INPUT FOR THIS TASK:
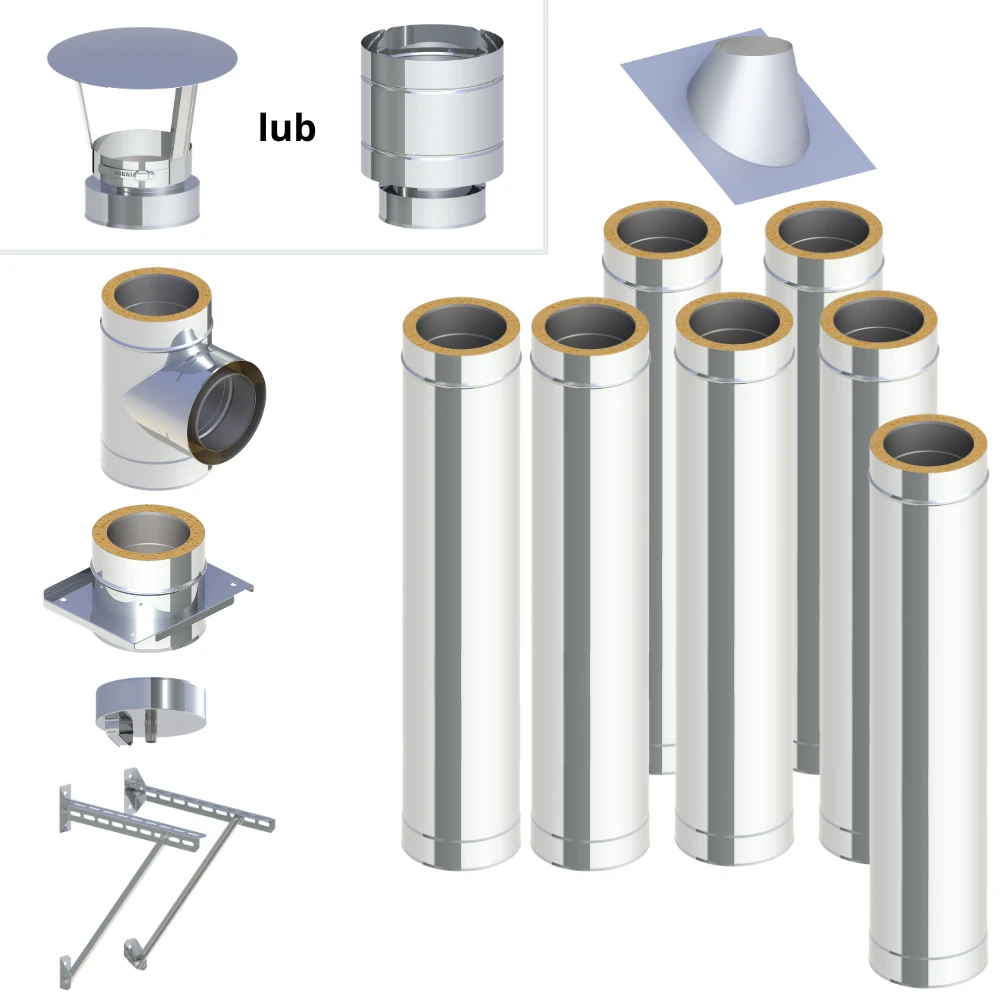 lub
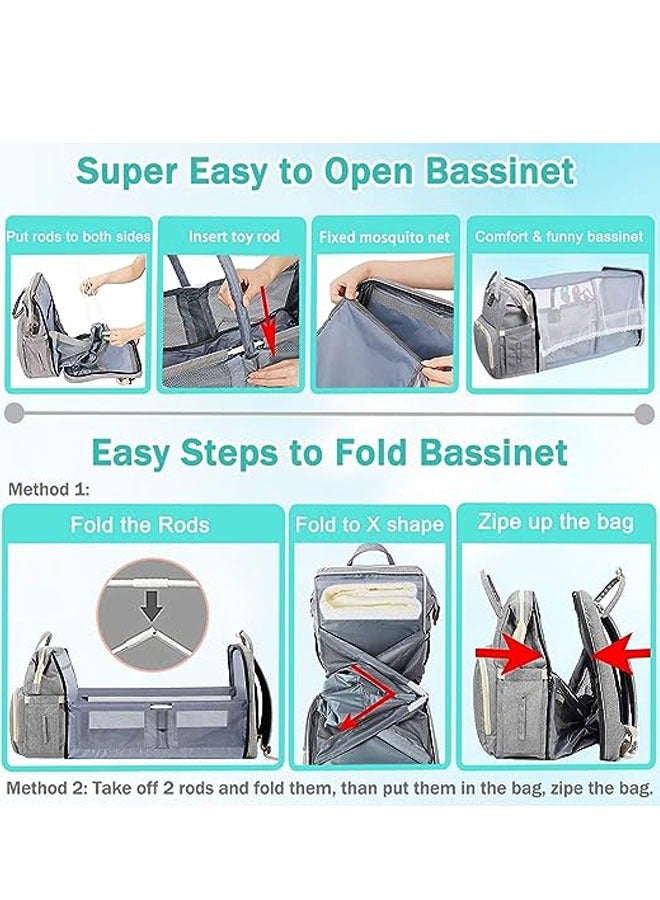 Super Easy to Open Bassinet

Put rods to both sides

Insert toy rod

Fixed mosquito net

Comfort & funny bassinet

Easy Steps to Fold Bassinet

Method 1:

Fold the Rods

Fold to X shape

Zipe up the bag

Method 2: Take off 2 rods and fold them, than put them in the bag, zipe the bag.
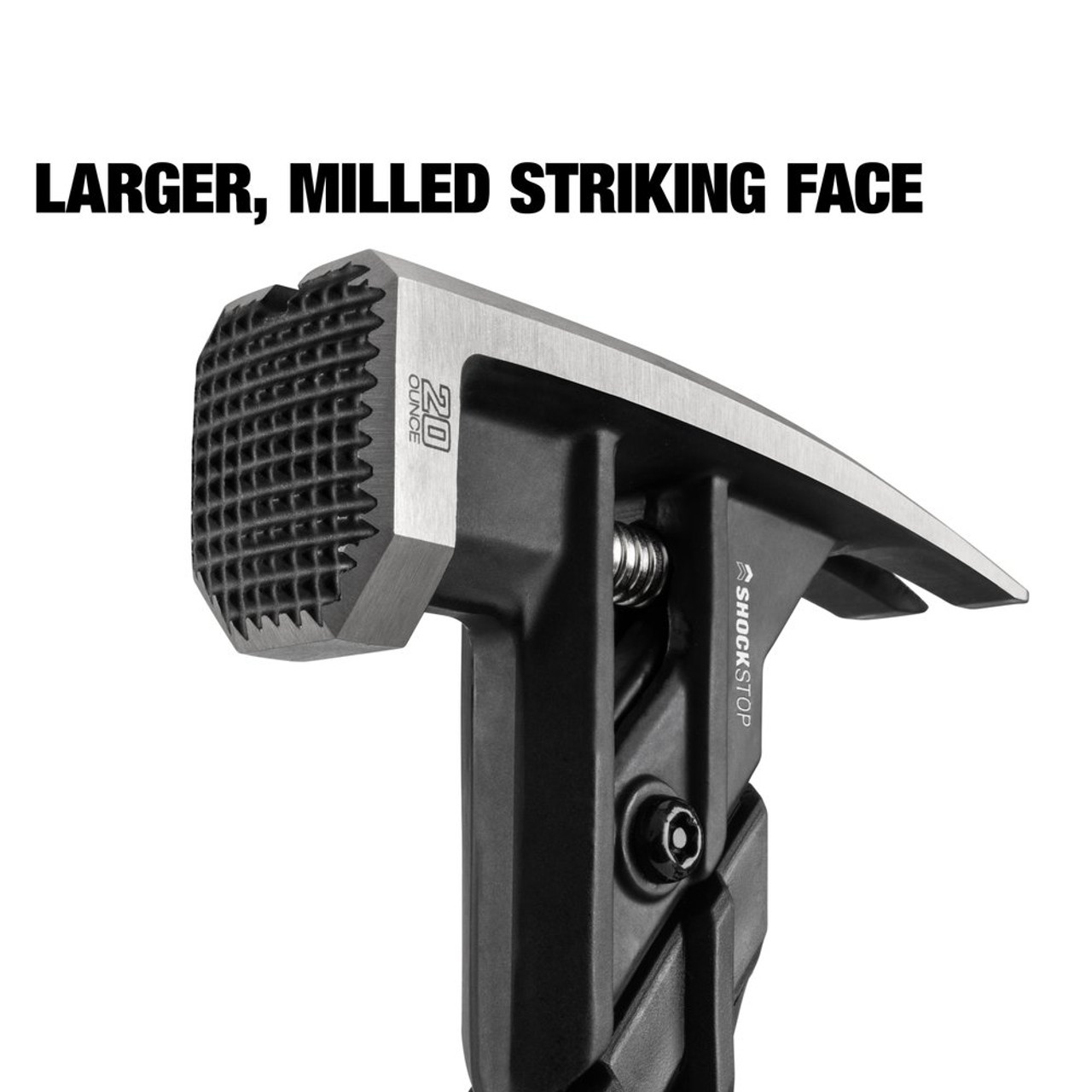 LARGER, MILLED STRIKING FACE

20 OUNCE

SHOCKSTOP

WORK REQUEST: Copy exactly the lines that run from the line containing "Super Easy to Open Bassinet" to the end of the data, keeping both end lines and dropping every picture.

RESULT OF THIS EXERCISE:
 Super Easy to Open Bassinet

Put rods to both sides

Insert toy rod

Fixed mosquito net

Comfort & funny bassinet

Easy Steps to Fold Bassinet

Method 1:

Fold the Rods

Fold to X shape

Zipe up the bag

Method 2: Take off 2 rods and fold them, than put them in the bag, zipe the bag.
 LARGER, MILLED STRIKING FACE

20 OUNCE

SHOCKSTOP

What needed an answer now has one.